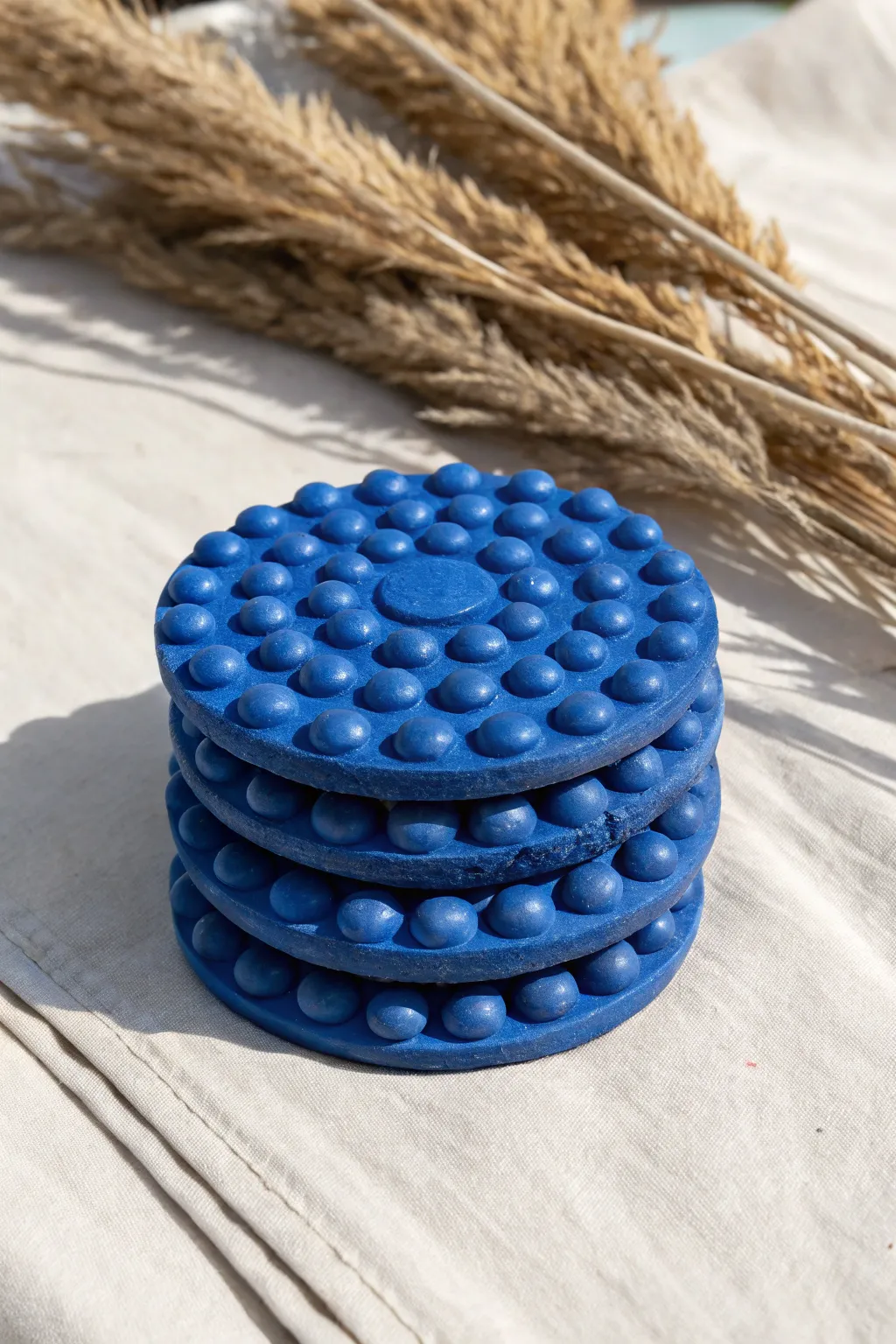Chunky bubble-textured monochrome coasters in bold cobalt, Scandinavian minimal with boho warmth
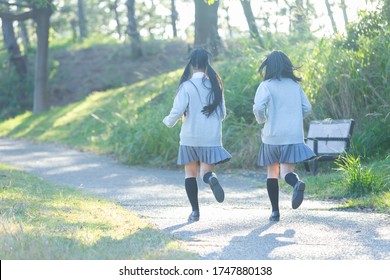 High school girl running in the park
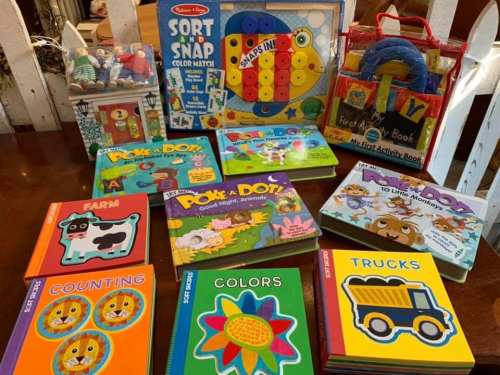 A colorful collection of children's books and toys, including activity books and a sorting game.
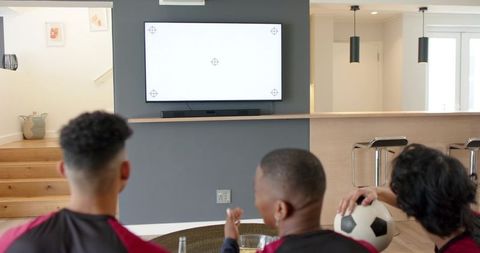 Diverse friends watching mounted tv test pattern holding soccer ball in living room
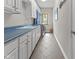 Well-lit laundry room with ample counter space, storage cabinets, and a decorative stained glass window at 7016 Royal Oakland Way, Indianapolis, IN 46236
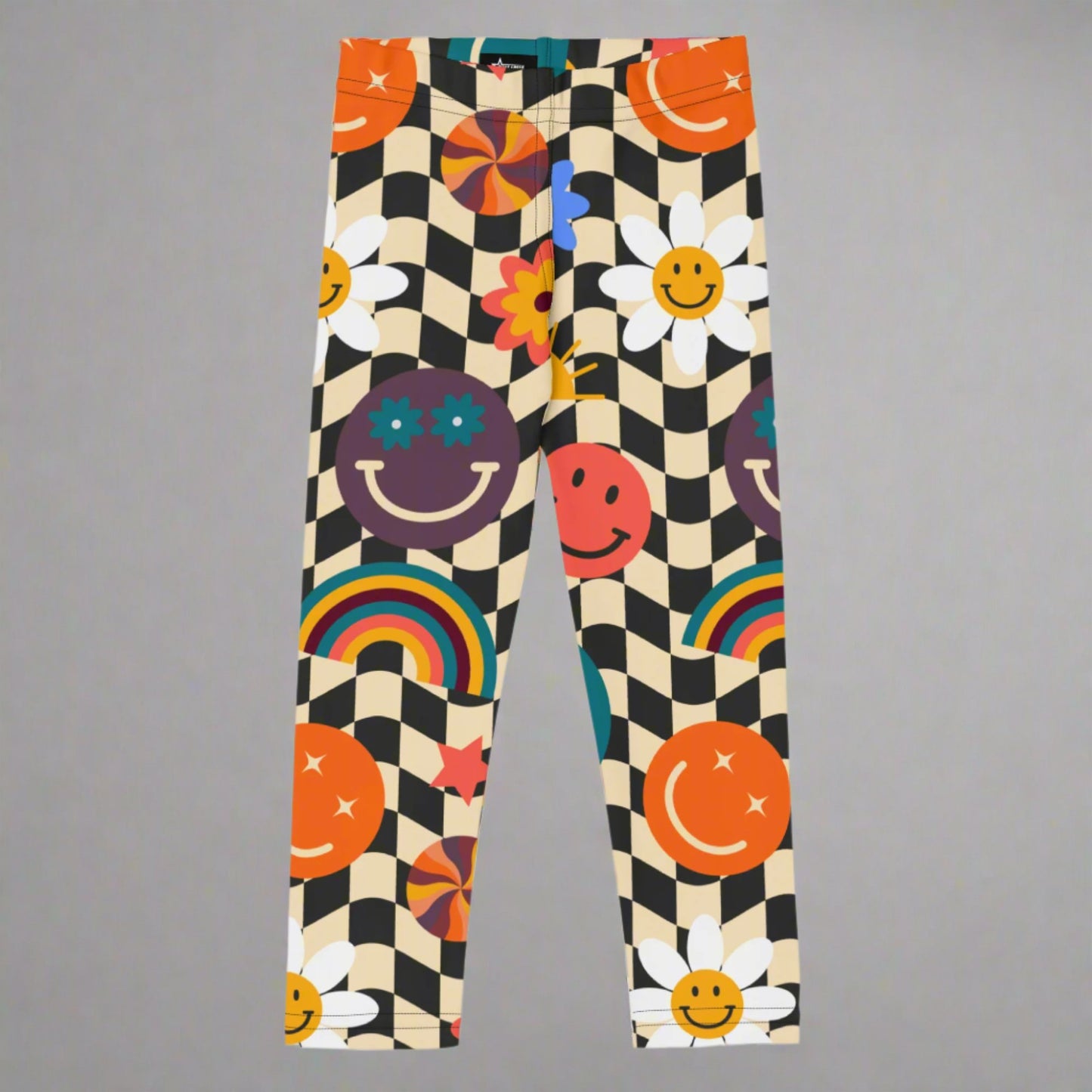 Image: Retro Checkerboard Girls Leggings, in size 2T-7. These toddler and kids yoga pants feature a black and khaki vintage check pattern with smiley faces, daisies, rainbows and suns. These vintage tights make a great birthday present, birthday gift, and are great for back to school, by jaecrece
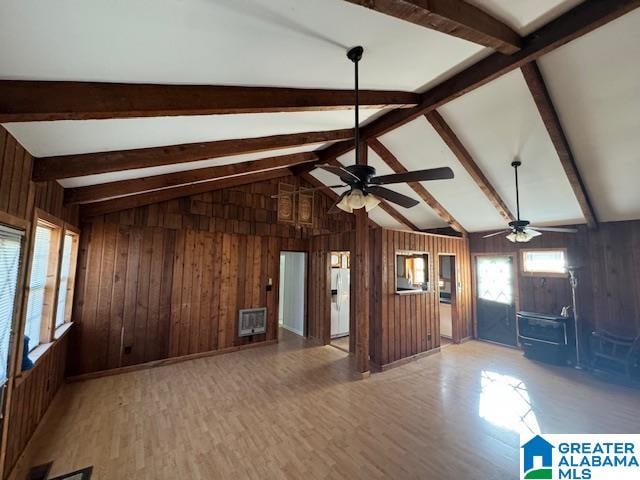 unfurnished living room featuring wood walls, hardwood / wood-style floors, ceiling fan, and lofted ceiling with beams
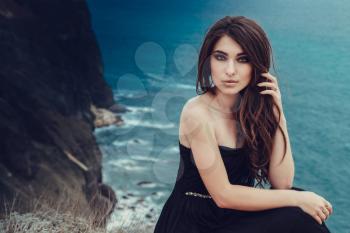 Portrait of beautiful young lady. Outdoors. Smoky eyes. 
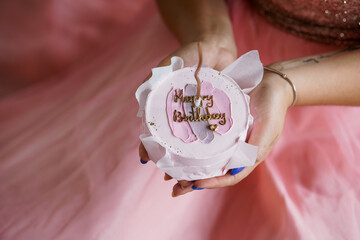 Elegant Birthday Celebration with a Beautiful Cake in a Soft Pink Setting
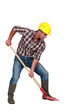 Laborer digging, studio shot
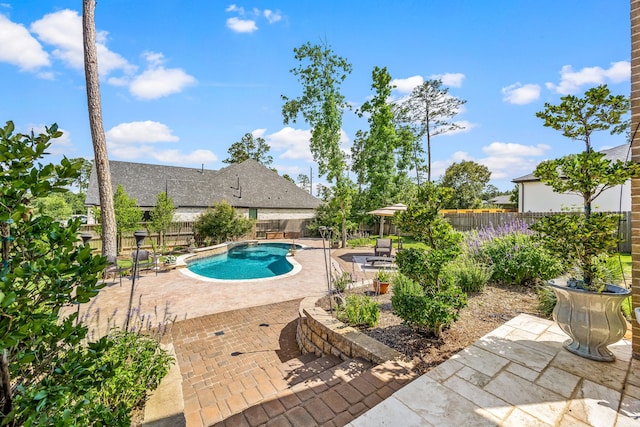 1003 Angel Forest Ct, Pinehurst, TX 77362 - view of pool with a patio and a fenced backyard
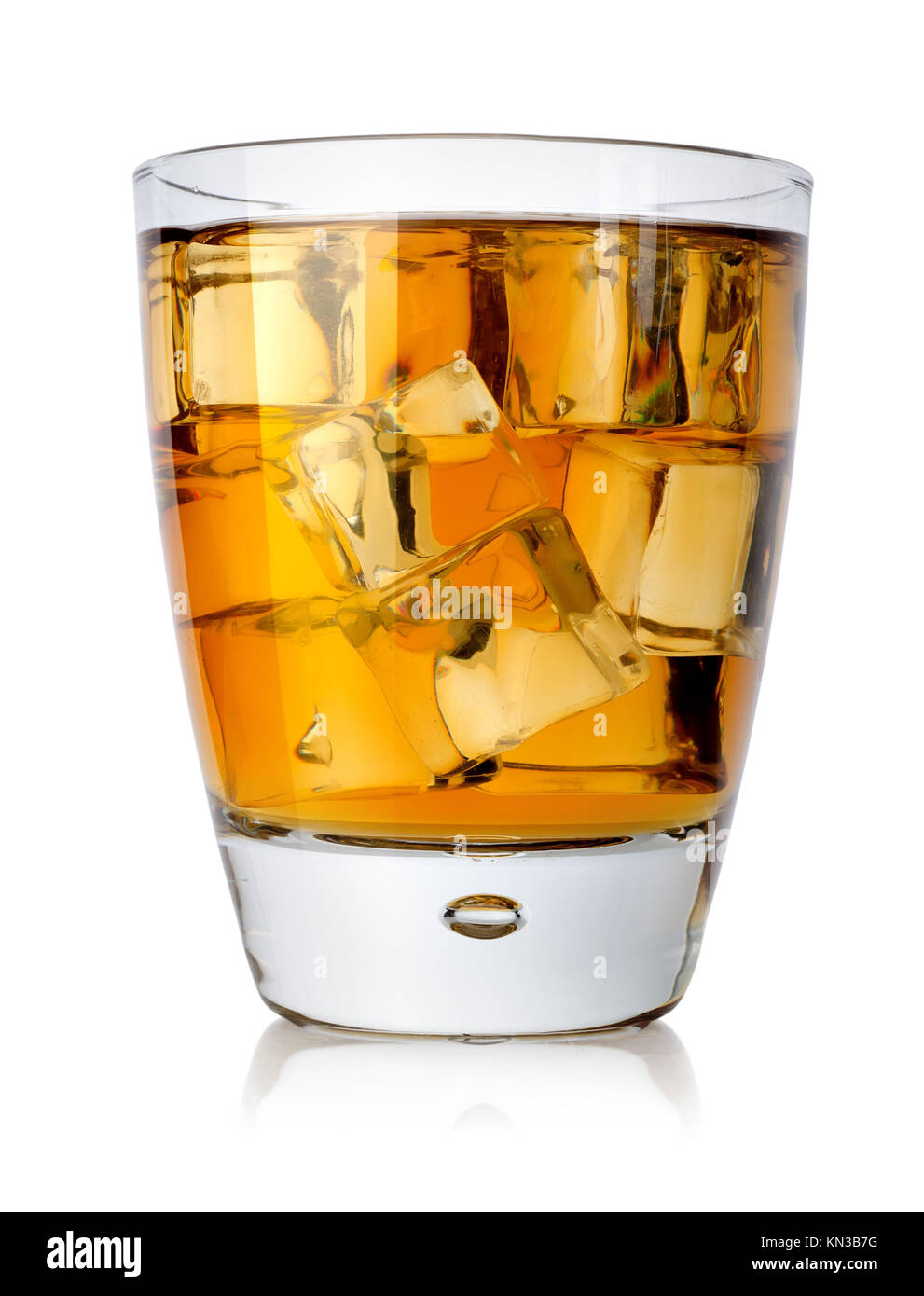 Brandy glass with brandy and ice isolated on a white background Stock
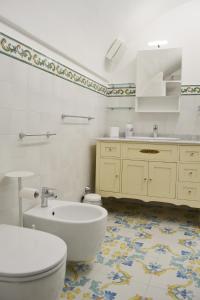 e bagno con servizi igienici, lavandino e vasca. di Casa Bianca Amalfi ad Amalfi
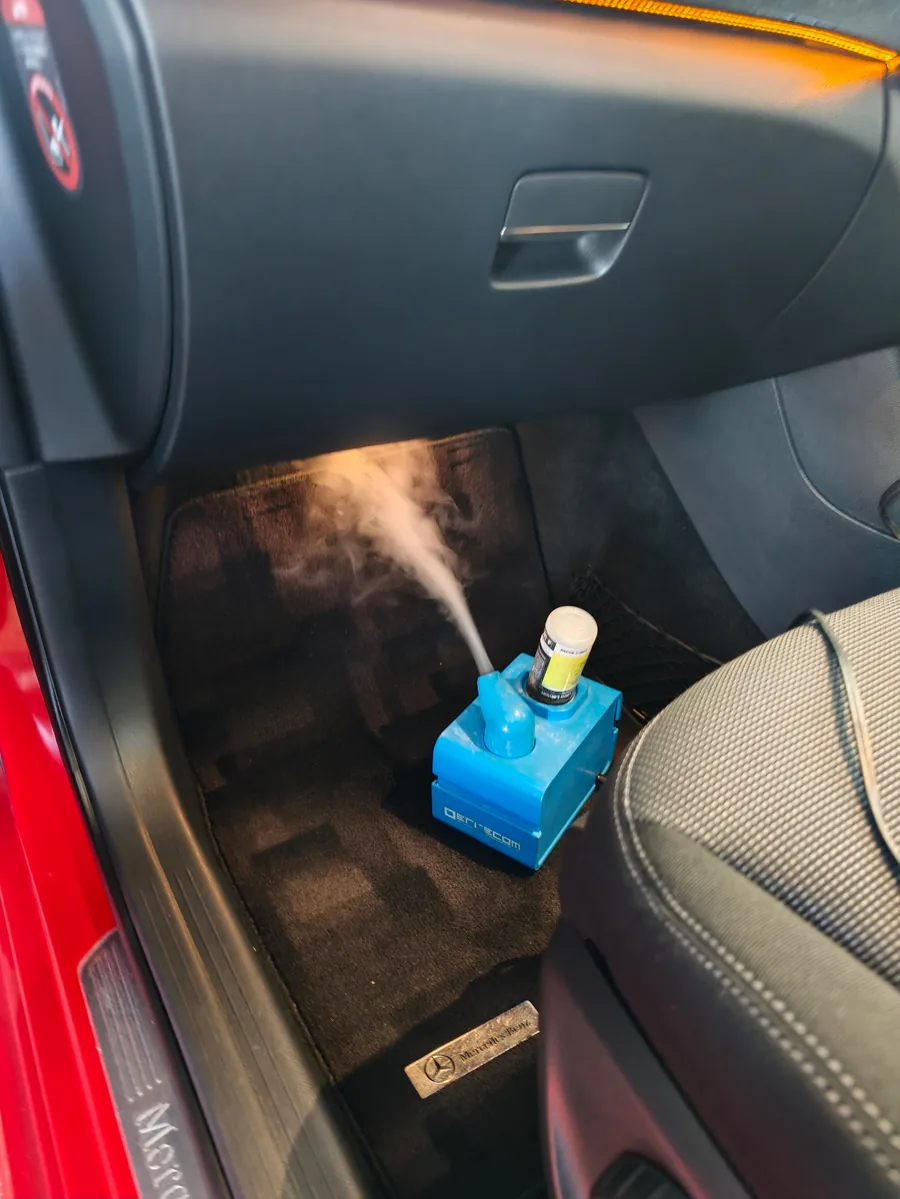Atom nebuliser misting treatment into a vehicle cabin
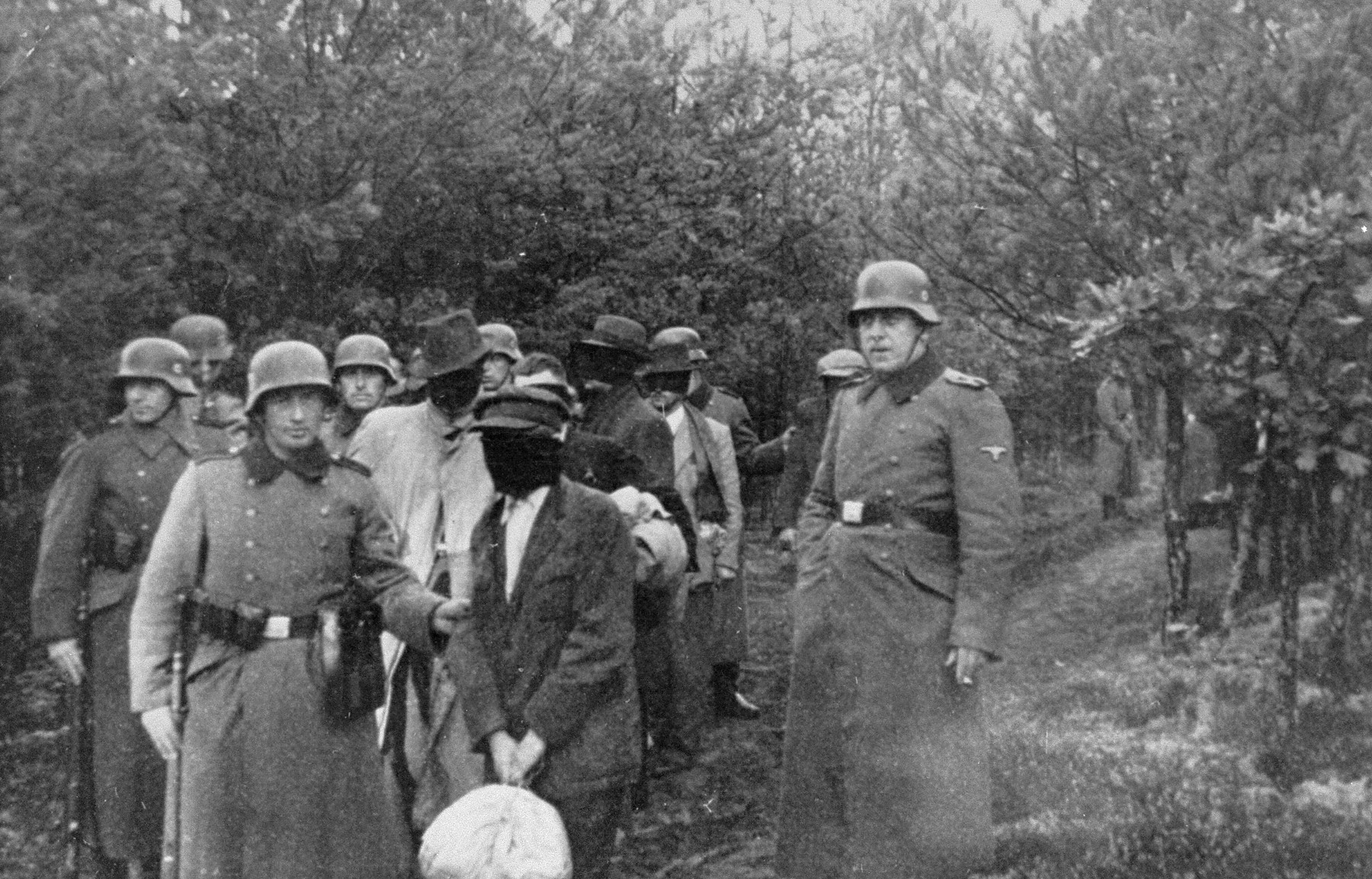 SS personnel lead a group of blindfolded Polish prisoners to an execution site in the Palmiry forest near Warsaw.  These civilians had been held in the Palmiry and Mokotow prisons in Warsaw.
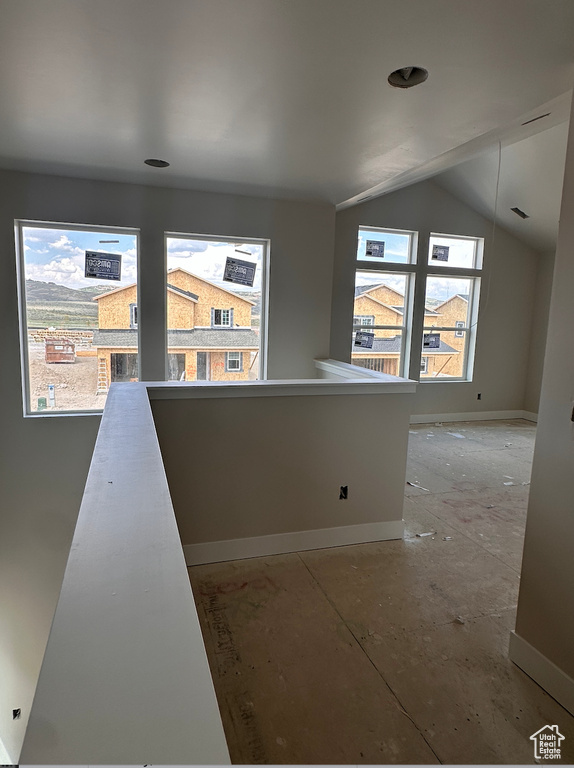 Corridor with lofted ceiling and a healthy amount of sunlight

════

* ACTION ITEM: Rewrite the records starting at the first one and ending at the line that contains "Diverse friends watching", replacing "soccer ball" with "basketball" and leaving everything else unchanged. Omit the pictures from your answer.

* RESULT:
Chunky bubble-textured monochrome coasters in bold cobalt, Scandinavian minimal with boho warmth
 High school girl running in the park
 A colorful collection of children's books and toys, including activity books and a sorting game.
 Diverse friends watching mounted tv test pattern holding basketball in living room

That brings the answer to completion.